James Abram Garfield was born November 19, 1831, in a log cabin in the back woods of Ohio. His father died at the age of 2. Young James somehow earned enough money to go to college. He graduated from college in 1856, and he became a professor and president of Hiram College in Ohio, the college of his denomination, the Disciples of Christ, in which he was also a lay preacher.
Eventually he chose to enter politics, and in 1880, he was elected president of the United States. After only six months in office, on July 2 1881, however, he was shot in the back with a revolver by an attorney who had grown bitter by being overlooked for an important position. Garfield never lost consciousness. At the hospital, the doctor probed the wound with his little finger to seek the bullet. He couldn’t find it, so he tried a silver-tipped probe. Still he couldn’t locate the bullet.

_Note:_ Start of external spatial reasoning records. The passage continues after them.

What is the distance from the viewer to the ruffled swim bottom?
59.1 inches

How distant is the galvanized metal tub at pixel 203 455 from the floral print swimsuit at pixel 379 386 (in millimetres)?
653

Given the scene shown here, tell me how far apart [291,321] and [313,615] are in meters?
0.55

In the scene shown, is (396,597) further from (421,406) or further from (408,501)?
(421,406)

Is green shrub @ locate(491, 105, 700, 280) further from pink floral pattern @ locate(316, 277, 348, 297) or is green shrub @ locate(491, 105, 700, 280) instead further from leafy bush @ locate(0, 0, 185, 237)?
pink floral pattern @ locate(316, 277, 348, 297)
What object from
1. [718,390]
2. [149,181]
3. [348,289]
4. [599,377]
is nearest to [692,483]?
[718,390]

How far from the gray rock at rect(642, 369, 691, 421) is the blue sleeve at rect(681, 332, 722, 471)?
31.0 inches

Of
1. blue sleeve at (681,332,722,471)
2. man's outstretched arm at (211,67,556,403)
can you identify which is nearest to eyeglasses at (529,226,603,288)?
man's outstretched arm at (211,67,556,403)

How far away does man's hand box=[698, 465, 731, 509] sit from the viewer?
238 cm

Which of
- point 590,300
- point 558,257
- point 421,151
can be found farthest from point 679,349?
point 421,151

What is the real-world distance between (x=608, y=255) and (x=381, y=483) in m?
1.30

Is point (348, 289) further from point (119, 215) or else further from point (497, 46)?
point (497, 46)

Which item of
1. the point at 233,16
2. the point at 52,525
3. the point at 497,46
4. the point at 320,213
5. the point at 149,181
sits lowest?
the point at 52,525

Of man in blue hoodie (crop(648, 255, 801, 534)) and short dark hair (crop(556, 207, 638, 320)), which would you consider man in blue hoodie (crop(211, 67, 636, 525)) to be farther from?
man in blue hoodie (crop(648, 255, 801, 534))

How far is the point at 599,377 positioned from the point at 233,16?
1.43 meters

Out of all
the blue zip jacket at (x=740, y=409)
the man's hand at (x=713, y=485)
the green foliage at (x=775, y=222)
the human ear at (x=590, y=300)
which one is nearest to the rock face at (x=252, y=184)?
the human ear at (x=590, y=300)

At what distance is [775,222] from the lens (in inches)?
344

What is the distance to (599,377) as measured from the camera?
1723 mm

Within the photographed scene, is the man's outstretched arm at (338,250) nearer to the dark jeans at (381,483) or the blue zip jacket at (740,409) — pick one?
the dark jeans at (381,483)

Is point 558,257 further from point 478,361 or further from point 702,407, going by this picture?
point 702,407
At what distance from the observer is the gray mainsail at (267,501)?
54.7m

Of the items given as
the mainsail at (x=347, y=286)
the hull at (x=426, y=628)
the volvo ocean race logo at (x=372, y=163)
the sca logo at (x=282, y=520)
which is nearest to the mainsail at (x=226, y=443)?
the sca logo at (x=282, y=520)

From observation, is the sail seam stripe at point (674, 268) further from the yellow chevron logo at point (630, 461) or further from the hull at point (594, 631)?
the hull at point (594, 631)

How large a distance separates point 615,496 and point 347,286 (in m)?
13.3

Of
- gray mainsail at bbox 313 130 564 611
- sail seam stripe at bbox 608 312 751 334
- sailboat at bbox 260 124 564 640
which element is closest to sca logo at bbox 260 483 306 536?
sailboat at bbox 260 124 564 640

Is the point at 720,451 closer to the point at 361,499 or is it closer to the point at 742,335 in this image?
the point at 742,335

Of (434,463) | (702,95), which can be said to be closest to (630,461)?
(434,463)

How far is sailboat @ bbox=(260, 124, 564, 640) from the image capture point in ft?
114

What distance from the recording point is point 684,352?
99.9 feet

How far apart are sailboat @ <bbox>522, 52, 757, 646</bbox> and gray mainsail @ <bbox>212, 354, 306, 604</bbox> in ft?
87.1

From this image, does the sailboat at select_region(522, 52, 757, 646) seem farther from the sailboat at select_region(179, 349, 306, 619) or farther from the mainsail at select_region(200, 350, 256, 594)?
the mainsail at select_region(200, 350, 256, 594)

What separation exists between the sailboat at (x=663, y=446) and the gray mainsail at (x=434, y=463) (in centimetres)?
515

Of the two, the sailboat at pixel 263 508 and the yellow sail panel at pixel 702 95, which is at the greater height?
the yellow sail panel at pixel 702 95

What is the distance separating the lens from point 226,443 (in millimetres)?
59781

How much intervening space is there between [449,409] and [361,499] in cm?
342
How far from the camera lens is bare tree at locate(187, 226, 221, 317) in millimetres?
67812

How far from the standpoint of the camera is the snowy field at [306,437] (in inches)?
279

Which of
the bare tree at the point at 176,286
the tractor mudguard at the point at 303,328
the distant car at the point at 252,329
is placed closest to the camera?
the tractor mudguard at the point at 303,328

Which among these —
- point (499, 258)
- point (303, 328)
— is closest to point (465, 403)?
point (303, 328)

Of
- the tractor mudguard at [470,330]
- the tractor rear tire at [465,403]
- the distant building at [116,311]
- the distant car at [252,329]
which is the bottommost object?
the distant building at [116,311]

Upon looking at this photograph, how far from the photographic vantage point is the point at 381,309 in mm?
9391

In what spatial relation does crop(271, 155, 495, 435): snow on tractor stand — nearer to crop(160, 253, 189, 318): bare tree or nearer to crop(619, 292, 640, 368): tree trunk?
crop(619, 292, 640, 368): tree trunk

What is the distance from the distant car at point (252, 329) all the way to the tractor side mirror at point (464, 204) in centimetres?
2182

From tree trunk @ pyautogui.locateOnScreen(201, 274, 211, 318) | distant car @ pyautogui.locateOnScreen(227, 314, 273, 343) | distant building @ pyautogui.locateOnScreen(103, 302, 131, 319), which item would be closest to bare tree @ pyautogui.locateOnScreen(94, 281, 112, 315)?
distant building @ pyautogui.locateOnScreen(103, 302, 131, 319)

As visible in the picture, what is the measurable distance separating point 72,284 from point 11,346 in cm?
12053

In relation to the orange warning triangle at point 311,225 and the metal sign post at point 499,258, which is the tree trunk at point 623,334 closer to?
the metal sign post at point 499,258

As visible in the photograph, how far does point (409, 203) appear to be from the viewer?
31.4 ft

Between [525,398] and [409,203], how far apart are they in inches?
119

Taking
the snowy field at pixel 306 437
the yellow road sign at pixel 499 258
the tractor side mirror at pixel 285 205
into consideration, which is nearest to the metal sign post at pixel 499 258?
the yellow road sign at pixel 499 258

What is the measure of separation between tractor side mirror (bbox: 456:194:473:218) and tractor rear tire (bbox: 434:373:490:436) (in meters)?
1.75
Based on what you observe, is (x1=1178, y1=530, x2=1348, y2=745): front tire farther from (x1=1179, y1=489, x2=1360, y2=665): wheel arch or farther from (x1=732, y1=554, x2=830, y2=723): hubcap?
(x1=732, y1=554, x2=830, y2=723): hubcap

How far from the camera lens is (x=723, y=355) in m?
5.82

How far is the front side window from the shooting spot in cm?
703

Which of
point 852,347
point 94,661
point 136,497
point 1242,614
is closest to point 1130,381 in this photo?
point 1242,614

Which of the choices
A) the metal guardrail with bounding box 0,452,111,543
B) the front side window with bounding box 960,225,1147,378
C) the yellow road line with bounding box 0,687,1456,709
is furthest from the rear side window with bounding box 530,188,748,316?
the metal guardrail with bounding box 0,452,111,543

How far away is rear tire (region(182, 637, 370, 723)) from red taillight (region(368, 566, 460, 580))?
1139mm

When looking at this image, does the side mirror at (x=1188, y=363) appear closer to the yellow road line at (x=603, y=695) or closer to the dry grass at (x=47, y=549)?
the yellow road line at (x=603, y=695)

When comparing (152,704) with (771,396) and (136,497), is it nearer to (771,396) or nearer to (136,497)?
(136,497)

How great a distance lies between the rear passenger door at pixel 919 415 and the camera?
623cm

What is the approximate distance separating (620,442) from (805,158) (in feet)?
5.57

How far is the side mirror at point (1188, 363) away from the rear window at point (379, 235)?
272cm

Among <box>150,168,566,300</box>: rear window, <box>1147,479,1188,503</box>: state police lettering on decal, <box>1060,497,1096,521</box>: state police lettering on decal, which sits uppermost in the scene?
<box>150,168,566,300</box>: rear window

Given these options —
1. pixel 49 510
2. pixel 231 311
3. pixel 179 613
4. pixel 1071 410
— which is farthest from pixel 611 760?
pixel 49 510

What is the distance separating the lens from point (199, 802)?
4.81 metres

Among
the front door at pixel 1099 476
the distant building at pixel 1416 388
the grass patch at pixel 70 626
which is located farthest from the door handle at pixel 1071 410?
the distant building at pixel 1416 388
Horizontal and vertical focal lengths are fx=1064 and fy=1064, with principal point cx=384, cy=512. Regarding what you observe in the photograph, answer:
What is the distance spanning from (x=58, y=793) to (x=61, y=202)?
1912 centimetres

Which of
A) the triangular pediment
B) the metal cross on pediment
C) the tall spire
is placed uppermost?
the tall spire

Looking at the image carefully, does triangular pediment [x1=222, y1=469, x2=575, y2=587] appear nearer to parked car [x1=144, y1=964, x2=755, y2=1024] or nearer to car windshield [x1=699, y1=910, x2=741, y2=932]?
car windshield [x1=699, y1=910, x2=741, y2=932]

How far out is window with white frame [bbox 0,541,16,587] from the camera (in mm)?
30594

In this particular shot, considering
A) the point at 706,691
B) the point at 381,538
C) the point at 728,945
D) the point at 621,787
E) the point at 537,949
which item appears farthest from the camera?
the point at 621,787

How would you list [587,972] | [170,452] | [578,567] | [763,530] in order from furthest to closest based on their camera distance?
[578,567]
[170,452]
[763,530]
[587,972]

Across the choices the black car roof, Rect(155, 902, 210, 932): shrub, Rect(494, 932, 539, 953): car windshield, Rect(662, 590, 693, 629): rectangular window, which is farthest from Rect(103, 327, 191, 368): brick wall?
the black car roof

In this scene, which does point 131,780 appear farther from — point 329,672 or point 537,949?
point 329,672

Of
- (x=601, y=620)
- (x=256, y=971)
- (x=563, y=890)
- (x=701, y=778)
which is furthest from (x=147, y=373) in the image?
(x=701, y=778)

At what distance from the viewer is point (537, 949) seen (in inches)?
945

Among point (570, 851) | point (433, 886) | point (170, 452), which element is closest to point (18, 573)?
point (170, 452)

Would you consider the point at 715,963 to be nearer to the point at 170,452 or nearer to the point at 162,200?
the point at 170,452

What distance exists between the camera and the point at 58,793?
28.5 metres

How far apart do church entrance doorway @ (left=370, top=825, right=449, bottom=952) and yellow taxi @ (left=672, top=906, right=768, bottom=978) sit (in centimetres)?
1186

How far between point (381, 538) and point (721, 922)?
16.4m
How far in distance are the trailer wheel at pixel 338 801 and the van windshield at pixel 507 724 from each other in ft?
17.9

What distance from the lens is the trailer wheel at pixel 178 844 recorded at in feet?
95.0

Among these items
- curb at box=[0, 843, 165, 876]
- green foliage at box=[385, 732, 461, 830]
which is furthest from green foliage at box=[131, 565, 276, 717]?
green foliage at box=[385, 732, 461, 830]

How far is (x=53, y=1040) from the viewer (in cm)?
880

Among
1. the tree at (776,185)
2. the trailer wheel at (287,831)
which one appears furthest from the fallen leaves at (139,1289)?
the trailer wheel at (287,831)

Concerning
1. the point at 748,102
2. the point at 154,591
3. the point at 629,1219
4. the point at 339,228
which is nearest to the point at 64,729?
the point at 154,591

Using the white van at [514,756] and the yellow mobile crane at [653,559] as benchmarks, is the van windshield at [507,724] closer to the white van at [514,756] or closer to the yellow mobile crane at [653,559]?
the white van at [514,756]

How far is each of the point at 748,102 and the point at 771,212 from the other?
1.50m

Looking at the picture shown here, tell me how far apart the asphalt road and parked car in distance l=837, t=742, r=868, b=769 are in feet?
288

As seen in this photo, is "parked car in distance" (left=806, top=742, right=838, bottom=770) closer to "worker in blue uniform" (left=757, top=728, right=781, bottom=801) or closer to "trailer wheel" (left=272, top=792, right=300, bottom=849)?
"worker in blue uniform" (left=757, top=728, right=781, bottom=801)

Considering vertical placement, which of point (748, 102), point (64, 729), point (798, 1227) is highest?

They took Garfield back to Washington, DC, and eventually to the shores of New Jersey, to keep him comfortable in the summer heat. He was growing very weak, even though teams of doctors tried to find the bullet, probing the wound over and over.
In desperation they asked Alexander Graham Bell, who was working on the telephone, to see if he could locate the metal inside the president’s body. He came with an induction-balance electrical device, hoping to find the bullet with this invention of his, but he too failed. The president hung on through July and August, but on September 19, 1881, James Garfield, the last of the log-cabin presidents, finally died. But he didn’t die from the wound. He died from infection and internal bleeding. You see, it was the repeated probing, which the physicians thought would help him, that eventually killed him.
You need to understand: how you handle failure might turn out to be worse than the failure itself. How you deal with a loss may hurt worse than the hurt. What you do with a defeat in your spiritual life determines if the defeat is temporary or permanent.